Online share trading fees and costs:

Brokerage: The main fee that online share trading customers pay to stockbroking firms is brokerage: a fee charged to buy or sell shares and to monitor and manage conditional orders.

The good news for customers is that the average cost of brokerage per trade has continued to fall over the past five years since 2010, for both high-value and low-value trades. As our 2015 report found, the average cost of placing a $100,000 trade has fallen by an average of over $8 over the past five years, representing a decrease of 7.67%. The cost of placing a $5,000 trade has also fallen by over $6, which is a substantial decrease of 23.99%.

Information service fee: A fee charged by a stockbroker to provide information about the current or delayed prices of shares listed on the ASX.

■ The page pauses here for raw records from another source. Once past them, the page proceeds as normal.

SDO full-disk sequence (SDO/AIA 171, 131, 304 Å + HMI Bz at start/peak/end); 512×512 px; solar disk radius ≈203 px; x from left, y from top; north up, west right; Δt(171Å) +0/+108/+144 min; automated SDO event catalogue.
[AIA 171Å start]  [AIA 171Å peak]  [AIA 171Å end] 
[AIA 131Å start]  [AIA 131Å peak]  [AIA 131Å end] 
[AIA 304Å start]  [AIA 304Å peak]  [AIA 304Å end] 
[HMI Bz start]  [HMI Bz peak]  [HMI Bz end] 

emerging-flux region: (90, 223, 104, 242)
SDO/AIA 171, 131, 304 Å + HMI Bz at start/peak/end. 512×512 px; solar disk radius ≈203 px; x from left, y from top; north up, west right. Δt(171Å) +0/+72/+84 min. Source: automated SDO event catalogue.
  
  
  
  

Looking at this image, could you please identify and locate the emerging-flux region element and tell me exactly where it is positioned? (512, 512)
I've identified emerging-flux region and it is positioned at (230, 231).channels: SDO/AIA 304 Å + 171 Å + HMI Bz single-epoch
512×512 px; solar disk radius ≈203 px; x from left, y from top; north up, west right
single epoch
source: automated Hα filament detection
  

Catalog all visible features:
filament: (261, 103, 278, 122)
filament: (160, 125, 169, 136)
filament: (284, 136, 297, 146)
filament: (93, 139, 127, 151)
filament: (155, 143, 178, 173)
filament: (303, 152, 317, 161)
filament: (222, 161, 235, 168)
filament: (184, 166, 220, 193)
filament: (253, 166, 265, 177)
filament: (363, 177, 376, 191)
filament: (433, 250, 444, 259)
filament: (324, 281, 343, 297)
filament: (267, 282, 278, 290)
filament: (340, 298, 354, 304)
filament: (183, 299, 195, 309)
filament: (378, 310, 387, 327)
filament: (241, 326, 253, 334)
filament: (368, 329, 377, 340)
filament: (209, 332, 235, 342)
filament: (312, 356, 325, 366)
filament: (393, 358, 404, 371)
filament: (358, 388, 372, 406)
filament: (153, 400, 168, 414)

Fail fee: A fee charged by a stockbroker to the seller if the seller fails to deliver the securities, or to the buyer if the buyer fails to make payment by the settlement date.

Staying safe online:

According to a 2014 study by the Australian Communications and Media Authority (ACMA), 4.3 million Australians with an internet-enabled mobile phone downloaded a banking and finance app in just 6 months in 2013. A 2015 study released by E*TRADE showed more than two out of three Gen X investors and more than half of all Baby Boomers surveyed said mobile trading was “critical”.

We are used to having instant access to conduct financial transactions on the go, and we expect faultless security. Just like with internet banking, your details falling into the wrong hands could be disastrous.

If something were to happen on the broker’s end, you would be protected. But there are also a few vital things you need to do to keep your online share trading activities safe:

  1. Never reveal your logon details or password. Always log off before you walk away from your computer or phone.
  2. Pick a long password that is a combination of letters and numbers. SplashData, a provider of password management apps, has compiled a list of the worst (and most common) passwords from over 3.3 million passwords that were leaked online in 2014. “123456” maintains its spot as the worst password of all time.
  3. Keep your security software up-to-date.

Taking online security seriously can help you stay safe when trading shares online. It’s your money, so don’t just give it away to any old hacker.